- Developer: Texas Instruments GSI
- Working state: Discontinued
- Source model: Closed source
- Marketing target: Oil companies
- Available in: English
- Supported platforms: Texas Instruments 980 minicomputer
- Kernel type: Real-time
- Default user interface: Command-line
- License: Proprietary

= DSOS =

Real-time operating system

DSOS (Deep Six Operating System) was a real-time operating system (sometimes termed an operating system kernel) developed by Texas Instruments' division Geophysical Services Incorporated (GSI) in the mid-1970s.

== Background ==
The Geophysical Services division of Texas Instruments' main business was to search for petroleum (oil). They would collect data in likely spots around the world, process that data using high performance computers, and produce analyses that guided oil companies toward promising sites for drilling.

Much of the oil being sought was to be found beneath the ocean, hence GSI maintained a fleet of ships to collect seismic data from remote regions of the world. To do this properly, it was essential that the ships be navigated precisely. If evidence of oil is found, one cannot just mark an X on a tree. The oil is thousands of feet below the ocean and typically hundreds of miles from land. But this was a decade or more before GPS existed, thus the processing load to keep an accurate picture of where a finding is, was considerable.

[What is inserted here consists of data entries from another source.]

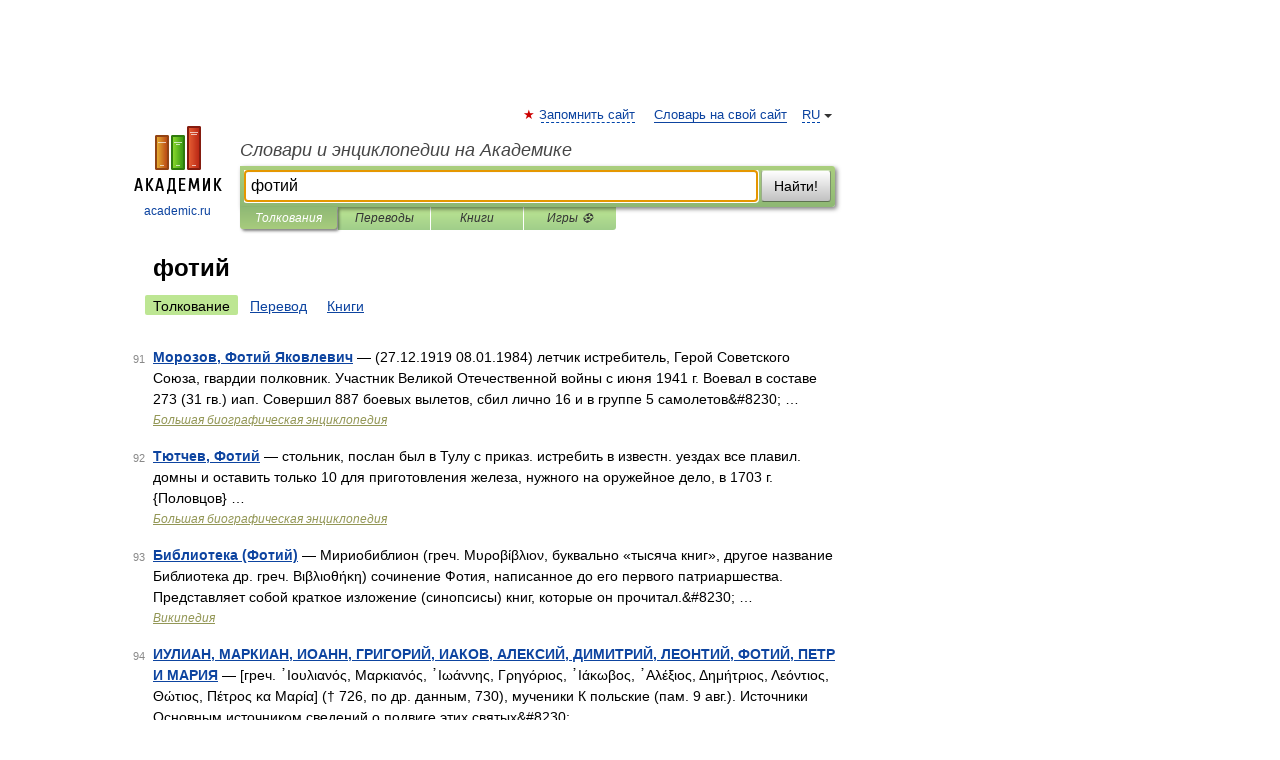

--- FILE ---
content_type: application/javascript; charset=utf-8
request_url: https://fundingchoicesmessages.google.com/f/AGSKWxV8P-L3QrWe0tpbar9CBx0XJ1dvhX9Ngfx6PAdTi6FZErb1mCyWYxaaNngKU7ykyNRY8I3HX5IfasORNMy9Wpowi6hLDDIepQCq4kewfs78Lm99dnBwAH42cNUFlFsQa1m2xFvQfDU44MG3Yn_mSbwbWJiuE6W_tiP5PvNjg2xQu9A5SbxKJlxx7gpK/__advertphoto._ad_controller./adsAPI.-ad-pixel--ads-master/
body_size: -1289
content:
window['cb04275f-5e8e-412c-b6fa-8e4972faf11b'] = true;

The GEONAV systems, which used DSOS (Frailey, 1975) as their operating system, performed the required navigation, and collected, processed, and stored the seismic data being received in real-time.

=== Naming ===
The name Deep Six Operating System was the brainchild of Phil Ward (subsequently a world-renowned GPS expert) who, at the time, was manager of the project and slightly skeptical of the computer science professor, Dennis Frailey, who insisted that an operating system was the solution to the problem at hand. In a sense the system lived up to its name, according to legend. Supposedly one of the ships hit an old World War II naval mine off the coast of Egypt and sank while being navigated by GEONAV and DSOS.

== Why an operating system? ==
In the 1970s, most real-time applications did not use operating systems because the latter were perceived as adding too much overhead. Typical computers of the time had barely enough computing power to handle the tasks at hand. Moreover, most software of this type was written in assembly language. As a consequence, real-time systems were classic examples of spaghetti code: complex masses of assembly language software using all sorts of machine-dependent tricks to achieve maximum performance.

DSOS ran on a Texas Instruments 980 minicomputer being used for marine navigation on GSI's fleet. DSOS was created to bring some order to the chaos that was typical of real-time system design at that time. The 980 was, for its time, a relatively powerful small computer that offered memory protection and multiple-priority interrupt abilities. DSOS was designed to exploit these features.

== Significance ==
DSOS (Frailey, 1975) was one of the pioneering efforts in real-time operating systems. Incorporating many of the principles being introduced at the time in mainframe computer systems, such as semaphores, memory management, task management, and software interrupts, it used a clever scheme to assure appropriate real-time performance while providing many services formerly uncommon in the real-time domain (such as an orderly way to communicate with external devices and computer operators, multitasking, maintaining records, a disciplined form of inter-task communication, a reliable real-time clock, memory protection, and debugging support). It remained in use for at least three decades and it demonstrated that, if well designed, an operating system can make a real-time system faster (and vastly more maintainable) than what had been typical before. Today, almost all real-time applications use operating systems of this type.